EXERCISE GOAL:
Starting from the line containing "Would point (520, 74)", give again every line through the end of the entries, word for word. Pictures stay out of the copy.

RECORDS FOR THIS EXERCISE:
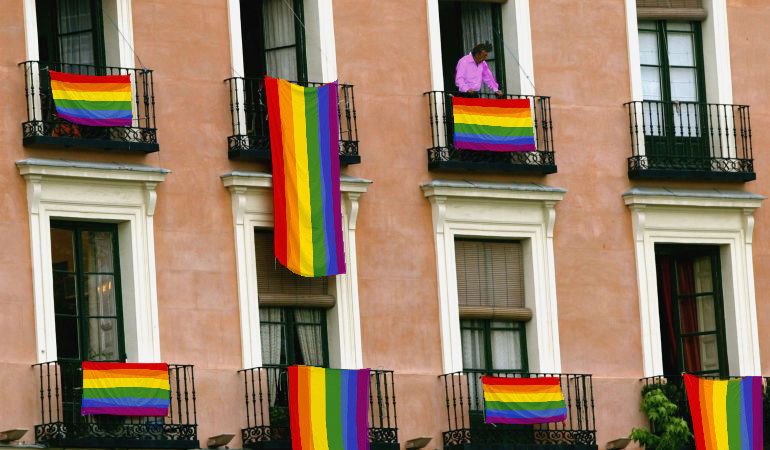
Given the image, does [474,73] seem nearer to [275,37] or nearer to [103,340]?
[275,37]

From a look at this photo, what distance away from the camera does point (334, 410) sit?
4538 cm

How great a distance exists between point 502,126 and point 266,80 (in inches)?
155

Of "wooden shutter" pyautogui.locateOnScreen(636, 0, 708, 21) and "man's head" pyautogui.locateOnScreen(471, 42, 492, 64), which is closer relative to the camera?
"man's head" pyautogui.locateOnScreen(471, 42, 492, 64)

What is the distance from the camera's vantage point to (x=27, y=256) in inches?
1713

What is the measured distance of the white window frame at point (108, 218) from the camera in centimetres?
4347

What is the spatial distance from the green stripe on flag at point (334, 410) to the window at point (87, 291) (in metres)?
3.05

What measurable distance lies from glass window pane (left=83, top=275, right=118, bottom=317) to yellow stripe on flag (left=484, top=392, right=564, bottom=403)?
5.83 m

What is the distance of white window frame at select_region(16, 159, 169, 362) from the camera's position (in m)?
43.5

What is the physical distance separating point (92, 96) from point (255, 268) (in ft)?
11.6

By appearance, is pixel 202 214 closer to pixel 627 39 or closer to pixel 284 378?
pixel 284 378

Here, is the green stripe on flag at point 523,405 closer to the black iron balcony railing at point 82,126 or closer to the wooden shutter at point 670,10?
the black iron balcony railing at point 82,126

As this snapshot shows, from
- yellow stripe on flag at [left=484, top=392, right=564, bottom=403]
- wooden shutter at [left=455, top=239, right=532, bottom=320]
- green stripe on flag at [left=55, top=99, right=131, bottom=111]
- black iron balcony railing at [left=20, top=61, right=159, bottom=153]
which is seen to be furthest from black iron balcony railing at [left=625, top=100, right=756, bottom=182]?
green stripe on flag at [left=55, top=99, right=131, bottom=111]

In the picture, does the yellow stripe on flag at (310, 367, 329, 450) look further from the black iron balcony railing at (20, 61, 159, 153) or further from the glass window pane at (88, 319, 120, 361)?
the black iron balcony railing at (20, 61, 159, 153)

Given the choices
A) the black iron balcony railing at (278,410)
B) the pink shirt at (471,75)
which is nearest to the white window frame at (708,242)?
the pink shirt at (471,75)
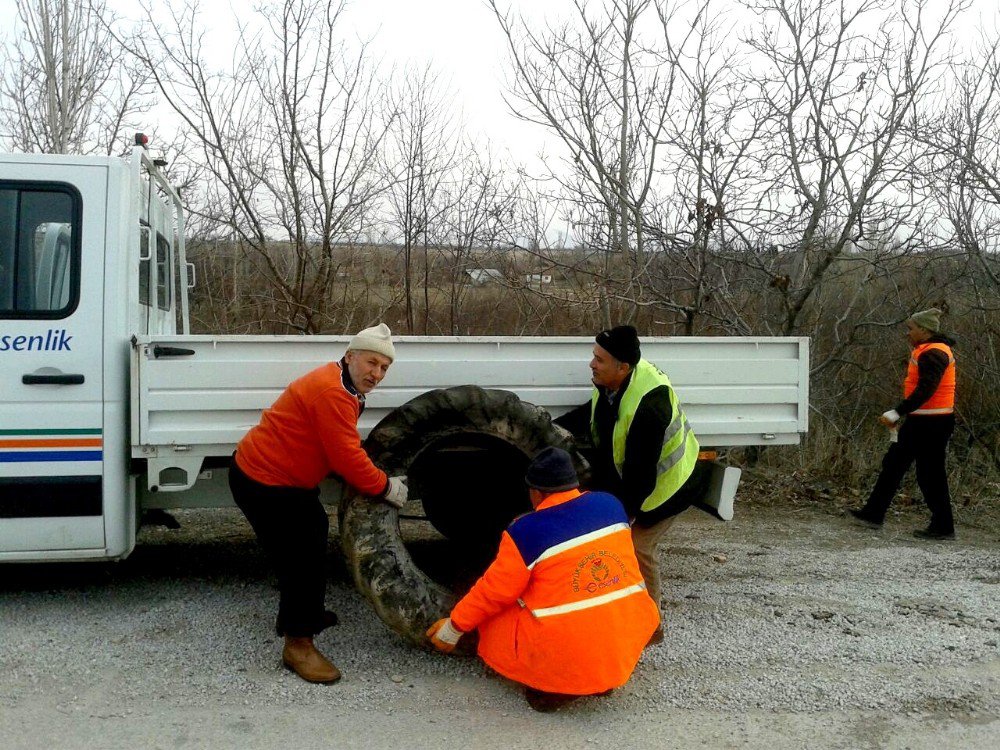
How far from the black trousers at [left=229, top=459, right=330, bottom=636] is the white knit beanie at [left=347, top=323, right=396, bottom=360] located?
27.5 inches

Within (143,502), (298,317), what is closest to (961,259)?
(298,317)

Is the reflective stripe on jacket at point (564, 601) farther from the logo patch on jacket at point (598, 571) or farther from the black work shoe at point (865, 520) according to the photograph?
the black work shoe at point (865, 520)

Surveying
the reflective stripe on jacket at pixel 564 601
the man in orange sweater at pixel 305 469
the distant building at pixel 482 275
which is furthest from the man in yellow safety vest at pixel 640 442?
the distant building at pixel 482 275

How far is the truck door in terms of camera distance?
4.27m

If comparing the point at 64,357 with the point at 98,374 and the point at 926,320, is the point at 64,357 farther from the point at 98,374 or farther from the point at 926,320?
the point at 926,320

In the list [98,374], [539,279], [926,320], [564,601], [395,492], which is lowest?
[564,601]

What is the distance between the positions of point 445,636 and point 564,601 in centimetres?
53

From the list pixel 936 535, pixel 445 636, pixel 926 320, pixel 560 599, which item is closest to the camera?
pixel 560 599

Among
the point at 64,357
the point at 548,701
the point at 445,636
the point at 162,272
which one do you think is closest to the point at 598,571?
the point at 548,701

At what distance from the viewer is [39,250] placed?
14.3ft

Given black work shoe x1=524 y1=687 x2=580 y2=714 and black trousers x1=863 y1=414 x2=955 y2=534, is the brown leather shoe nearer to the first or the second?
black work shoe x1=524 y1=687 x2=580 y2=714

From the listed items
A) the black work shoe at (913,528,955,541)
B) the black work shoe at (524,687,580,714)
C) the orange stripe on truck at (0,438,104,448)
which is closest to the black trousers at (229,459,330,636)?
the orange stripe on truck at (0,438,104,448)

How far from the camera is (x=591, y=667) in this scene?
354 centimetres

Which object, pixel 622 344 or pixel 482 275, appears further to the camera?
pixel 482 275
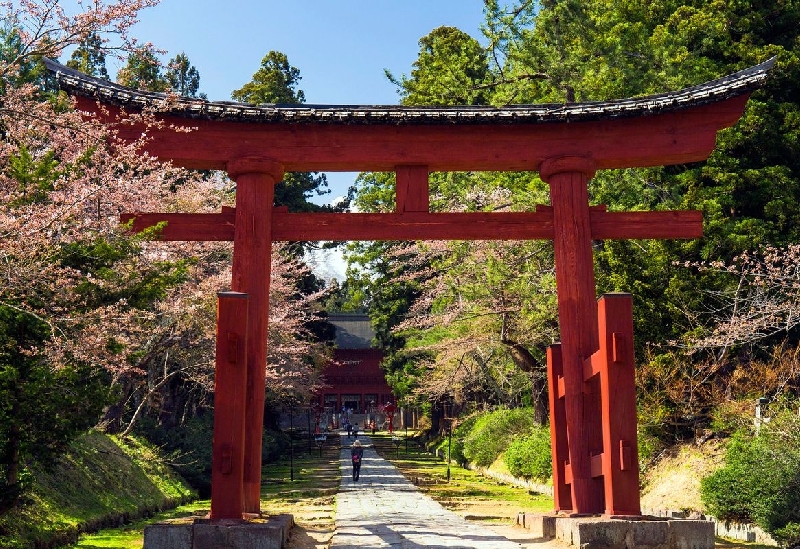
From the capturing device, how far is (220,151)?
12.1m

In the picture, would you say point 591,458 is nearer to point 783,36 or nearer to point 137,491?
point 137,491

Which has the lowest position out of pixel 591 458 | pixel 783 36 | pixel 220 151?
pixel 591 458

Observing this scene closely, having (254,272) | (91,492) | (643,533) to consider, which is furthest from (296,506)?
(643,533)

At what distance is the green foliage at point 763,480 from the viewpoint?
1155cm

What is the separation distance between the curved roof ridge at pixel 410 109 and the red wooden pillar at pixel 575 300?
0.76m

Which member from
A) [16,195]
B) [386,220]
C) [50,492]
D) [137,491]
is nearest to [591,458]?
[386,220]

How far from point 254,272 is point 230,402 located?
2196mm

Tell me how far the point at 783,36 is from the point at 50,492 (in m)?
19.7

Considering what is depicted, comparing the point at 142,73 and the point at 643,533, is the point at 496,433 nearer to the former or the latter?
the point at 643,533

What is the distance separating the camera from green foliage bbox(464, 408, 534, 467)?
92.2ft

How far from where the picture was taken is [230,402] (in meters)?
10.0

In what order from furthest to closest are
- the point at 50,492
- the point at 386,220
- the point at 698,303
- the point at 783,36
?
the point at 783,36, the point at 698,303, the point at 50,492, the point at 386,220

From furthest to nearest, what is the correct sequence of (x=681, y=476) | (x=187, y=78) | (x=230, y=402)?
(x=187, y=78) → (x=681, y=476) → (x=230, y=402)

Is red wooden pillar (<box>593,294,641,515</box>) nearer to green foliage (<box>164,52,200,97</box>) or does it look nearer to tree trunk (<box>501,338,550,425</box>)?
tree trunk (<box>501,338,550,425</box>)
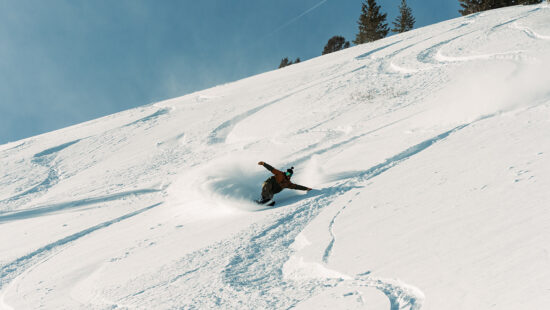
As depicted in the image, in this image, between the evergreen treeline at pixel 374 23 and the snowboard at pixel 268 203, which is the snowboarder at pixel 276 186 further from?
the evergreen treeline at pixel 374 23

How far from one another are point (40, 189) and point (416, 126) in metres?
11.4

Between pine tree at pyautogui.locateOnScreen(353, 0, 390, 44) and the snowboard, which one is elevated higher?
pine tree at pyautogui.locateOnScreen(353, 0, 390, 44)

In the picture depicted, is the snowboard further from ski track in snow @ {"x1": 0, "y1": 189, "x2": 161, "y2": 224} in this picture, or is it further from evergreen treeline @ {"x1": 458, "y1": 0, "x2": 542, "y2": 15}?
evergreen treeline @ {"x1": 458, "y1": 0, "x2": 542, "y2": 15}

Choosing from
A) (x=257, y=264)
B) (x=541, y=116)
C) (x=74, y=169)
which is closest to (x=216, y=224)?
(x=257, y=264)

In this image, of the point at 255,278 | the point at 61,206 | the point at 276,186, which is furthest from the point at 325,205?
the point at 61,206

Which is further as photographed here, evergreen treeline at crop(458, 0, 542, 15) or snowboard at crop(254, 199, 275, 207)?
evergreen treeline at crop(458, 0, 542, 15)

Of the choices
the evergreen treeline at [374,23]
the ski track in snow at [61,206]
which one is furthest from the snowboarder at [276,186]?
the evergreen treeline at [374,23]

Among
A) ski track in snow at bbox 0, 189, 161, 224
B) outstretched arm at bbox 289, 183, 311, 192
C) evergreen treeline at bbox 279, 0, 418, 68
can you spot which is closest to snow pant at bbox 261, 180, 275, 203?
outstretched arm at bbox 289, 183, 311, 192

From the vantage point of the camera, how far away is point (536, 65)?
29.2 feet

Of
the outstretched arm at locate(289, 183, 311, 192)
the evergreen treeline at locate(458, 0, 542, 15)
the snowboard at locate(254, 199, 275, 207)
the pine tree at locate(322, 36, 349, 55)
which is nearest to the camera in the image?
the snowboard at locate(254, 199, 275, 207)

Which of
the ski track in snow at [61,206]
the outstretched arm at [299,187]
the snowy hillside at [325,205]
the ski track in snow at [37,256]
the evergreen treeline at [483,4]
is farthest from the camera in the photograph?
the evergreen treeline at [483,4]

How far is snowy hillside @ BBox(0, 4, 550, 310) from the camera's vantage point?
2.96m

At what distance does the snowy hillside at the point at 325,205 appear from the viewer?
117 inches

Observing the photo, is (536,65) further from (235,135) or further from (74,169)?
(74,169)
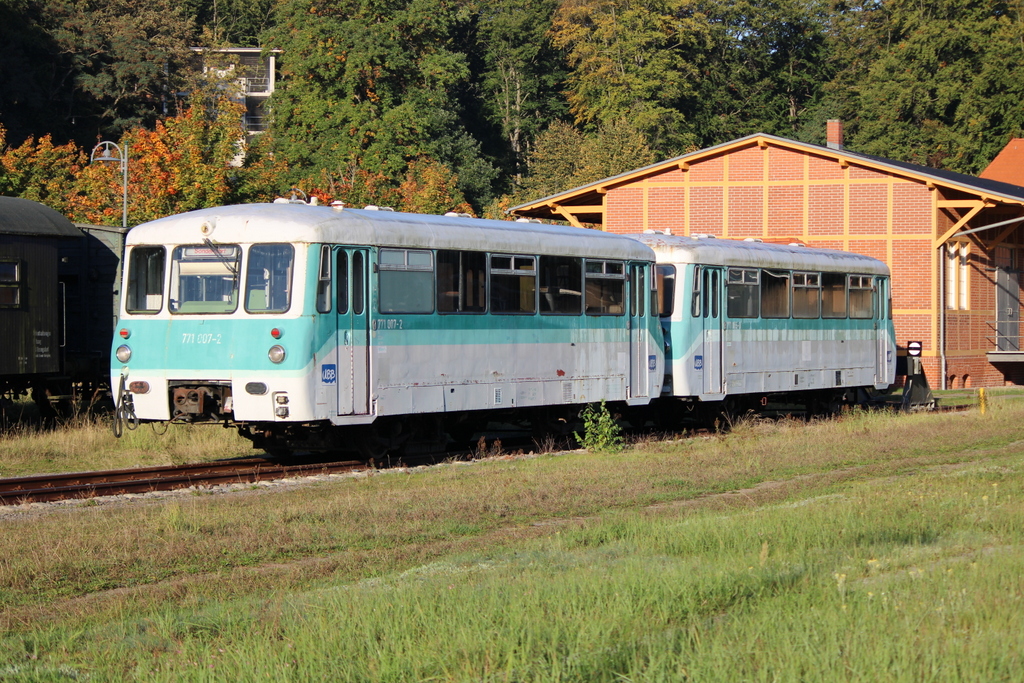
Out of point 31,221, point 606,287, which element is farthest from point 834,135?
point 31,221

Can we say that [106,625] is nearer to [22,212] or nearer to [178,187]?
[22,212]

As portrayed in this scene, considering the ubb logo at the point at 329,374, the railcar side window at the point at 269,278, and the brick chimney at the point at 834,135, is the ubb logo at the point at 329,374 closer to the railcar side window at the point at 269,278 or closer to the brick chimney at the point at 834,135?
the railcar side window at the point at 269,278

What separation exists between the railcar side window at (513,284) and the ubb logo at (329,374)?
2839 mm

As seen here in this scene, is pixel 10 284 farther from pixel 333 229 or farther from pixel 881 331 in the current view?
pixel 881 331

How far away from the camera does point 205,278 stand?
49.3ft

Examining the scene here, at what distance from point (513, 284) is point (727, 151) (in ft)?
66.8

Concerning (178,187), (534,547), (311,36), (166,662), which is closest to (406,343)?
(534,547)

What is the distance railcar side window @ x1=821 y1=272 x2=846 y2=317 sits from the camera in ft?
78.7

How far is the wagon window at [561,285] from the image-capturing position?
57.7 ft

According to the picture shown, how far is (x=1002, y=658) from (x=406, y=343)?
1038cm

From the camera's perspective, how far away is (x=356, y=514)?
1159 centimetres

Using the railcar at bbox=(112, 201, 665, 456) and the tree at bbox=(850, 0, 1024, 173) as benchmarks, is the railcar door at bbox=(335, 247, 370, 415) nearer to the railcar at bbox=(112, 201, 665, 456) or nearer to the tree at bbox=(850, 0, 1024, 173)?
the railcar at bbox=(112, 201, 665, 456)

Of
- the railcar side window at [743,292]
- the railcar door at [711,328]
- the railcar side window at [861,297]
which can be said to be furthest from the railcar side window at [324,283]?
the railcar side window at [861,297]

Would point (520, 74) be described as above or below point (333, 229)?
above
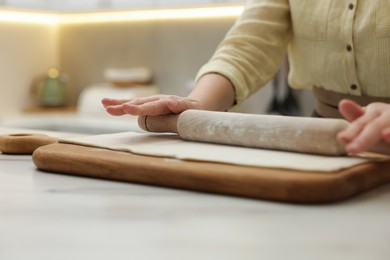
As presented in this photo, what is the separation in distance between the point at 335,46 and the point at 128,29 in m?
2.14

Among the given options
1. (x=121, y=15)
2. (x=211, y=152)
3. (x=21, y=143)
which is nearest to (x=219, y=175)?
(x=211, y=152)

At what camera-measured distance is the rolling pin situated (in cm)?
A: 76

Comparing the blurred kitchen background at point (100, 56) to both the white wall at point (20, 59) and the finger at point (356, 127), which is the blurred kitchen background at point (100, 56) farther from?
the finger at point (356, 127)

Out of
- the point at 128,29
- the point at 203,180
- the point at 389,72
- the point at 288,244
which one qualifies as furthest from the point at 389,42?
the point at 128,29

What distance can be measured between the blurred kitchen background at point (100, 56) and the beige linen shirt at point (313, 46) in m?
1.37

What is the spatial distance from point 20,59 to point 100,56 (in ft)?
1.37

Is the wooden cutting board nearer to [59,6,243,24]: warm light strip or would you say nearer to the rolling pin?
the rolling pin

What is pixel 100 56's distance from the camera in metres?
3.38

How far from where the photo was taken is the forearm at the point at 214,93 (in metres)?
1.14

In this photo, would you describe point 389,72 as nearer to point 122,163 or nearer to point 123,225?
point 122,163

FULL RESPONSE:
Would point (520, 74) be described as above or below point (333, 229)?
above
As presented in this photo, what is the separation in distance between the point at 335,46 and the point at 128,29 in m?
2.14

Among the given options
1. (x=121, y=15)
2. (x=211, y=152)
3. (x=21, y=143)
which is nearest to (x=219, y=175)?
(x=211, y=152)

At what camera-measured distance is the rolling pin situated (in cm)?
A: 76

Comparing the blurred kitchen background at point (100, 56) to both the white wall at point (20, 59) and the finger at point (356, 127), which is the blurred kitchen background at point (100, 56) farther from?
the finger at point (356, 127)

Out of
- the point at 128,29
- the point at 203,180
- the point at 389,72
- the point at 288,244
which one qualifies as furthest from the point at 389,42?
the point at 128,29

What distance can be measured between the blurred kitchen background at point (100, 56) and the beige linen shirt at point (313, 46) in m?
1.37

What is the spatial distance from point 20,59 to point 100,56 (in ft)?
1.37

Is the wooden cutting board nearer to [59,6,243,24]: warm light strip or would you say nearer to the rolling pin?
the rolling pin

What is pixel 100 56's distance from the camera in metres?
3.38

How far from where the photo was taken is the forearm at the point at 214,93 (in metres)?
1.14

In this photo, would you describe point 389,72 as nearer to point 122,163 or nearer to point 123,225?
point 122,163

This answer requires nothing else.